Three agents all want to bump the same shared file. They'll merge-conflict at the end. That's fine — you review three branches and merge in order. Worktrees don't make merging magical; they just make the work isolated until then.
Agent named "task-1" is actually rewriting the schema. The audit log + the diff from main shows you what each one did. If you don't recognize a change, that's the moment for the human to step in.
Cost arithmetic
Three Claude Code instances bill against your Anthropic plan as three sessions. If they each run for 30 minutes, you pay roughly 3x what one 30-minute run costs. The math works out when the three are actually independent — different parts of the codebase. It doesn't work out when they all fight over the same module; you've turned 30 minutes of work into 90 minutes of token spend.
FAQ
How many worktrees can I have?
Practically unlimited (git allows it). The bottleneck is your machine — 10 active worktrees with 10 npm installs is a lot of disk.

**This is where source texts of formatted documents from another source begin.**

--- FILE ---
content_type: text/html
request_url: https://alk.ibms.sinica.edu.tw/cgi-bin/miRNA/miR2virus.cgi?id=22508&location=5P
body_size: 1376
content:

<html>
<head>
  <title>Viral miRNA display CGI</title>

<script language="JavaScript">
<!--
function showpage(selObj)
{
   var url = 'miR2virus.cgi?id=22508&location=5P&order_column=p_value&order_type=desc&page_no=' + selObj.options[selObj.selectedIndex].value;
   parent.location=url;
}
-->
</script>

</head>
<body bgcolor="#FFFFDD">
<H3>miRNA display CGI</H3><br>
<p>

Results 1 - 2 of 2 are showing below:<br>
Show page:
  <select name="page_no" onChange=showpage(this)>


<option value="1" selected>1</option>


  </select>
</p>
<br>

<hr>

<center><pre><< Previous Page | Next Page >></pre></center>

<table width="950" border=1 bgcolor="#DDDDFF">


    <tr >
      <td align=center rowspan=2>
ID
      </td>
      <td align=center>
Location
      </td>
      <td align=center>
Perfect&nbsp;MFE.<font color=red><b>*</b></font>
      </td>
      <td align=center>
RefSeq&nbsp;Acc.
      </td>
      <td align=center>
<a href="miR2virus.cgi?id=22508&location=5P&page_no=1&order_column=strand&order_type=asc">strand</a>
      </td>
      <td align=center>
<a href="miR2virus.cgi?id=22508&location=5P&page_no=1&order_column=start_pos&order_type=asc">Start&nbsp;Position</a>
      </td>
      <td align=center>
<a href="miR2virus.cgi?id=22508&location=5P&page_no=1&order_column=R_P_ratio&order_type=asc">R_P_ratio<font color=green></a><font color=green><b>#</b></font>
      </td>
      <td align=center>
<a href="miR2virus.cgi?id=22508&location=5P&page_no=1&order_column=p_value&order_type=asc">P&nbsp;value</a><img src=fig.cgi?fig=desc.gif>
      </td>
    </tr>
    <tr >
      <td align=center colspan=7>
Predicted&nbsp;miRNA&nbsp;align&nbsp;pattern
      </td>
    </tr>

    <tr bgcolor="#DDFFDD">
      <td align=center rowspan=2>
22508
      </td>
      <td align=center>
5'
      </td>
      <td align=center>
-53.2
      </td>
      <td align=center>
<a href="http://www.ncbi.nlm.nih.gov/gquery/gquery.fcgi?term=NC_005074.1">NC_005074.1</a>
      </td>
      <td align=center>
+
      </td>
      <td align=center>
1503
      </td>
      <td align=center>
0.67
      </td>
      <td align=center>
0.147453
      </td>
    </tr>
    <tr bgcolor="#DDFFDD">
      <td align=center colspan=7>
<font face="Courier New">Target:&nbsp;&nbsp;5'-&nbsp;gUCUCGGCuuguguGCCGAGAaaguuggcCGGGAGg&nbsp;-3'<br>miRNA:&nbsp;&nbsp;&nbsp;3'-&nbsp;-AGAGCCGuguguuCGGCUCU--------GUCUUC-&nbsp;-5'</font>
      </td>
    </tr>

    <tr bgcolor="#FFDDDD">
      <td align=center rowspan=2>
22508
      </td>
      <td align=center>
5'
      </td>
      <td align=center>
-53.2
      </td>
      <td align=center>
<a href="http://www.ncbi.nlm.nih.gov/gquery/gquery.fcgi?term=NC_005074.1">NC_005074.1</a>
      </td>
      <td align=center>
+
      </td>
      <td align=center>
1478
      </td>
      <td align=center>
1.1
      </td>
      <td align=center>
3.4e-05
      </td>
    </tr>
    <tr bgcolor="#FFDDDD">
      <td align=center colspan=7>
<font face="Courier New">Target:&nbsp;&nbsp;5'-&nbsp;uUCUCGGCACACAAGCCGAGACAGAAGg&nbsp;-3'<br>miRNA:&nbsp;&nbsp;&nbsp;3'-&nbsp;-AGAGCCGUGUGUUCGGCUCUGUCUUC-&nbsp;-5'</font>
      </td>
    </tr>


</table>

Do worktrees work with monorepos?
Yes. Each worktree is a full checkout, so each gets the whole monorepo. If your monorepo has a heavy install step, worktrees amplify the cost. Use a tool like pnpm with shared content-addressable storage to mitigate.
Can two agents work on the same worktree?
You can attach two agents to one PTY (the daemon supports multi-client fanout). But two agents writing files in the same directory will fight. Don't do that.
What about hooks and pre-commit?
Worktrees inherit hooks. If an agent's worktree has flaky pre-commit, that's the agent's problem to handle (retry, fix the hook, skip with --no-verify if you've consented to that).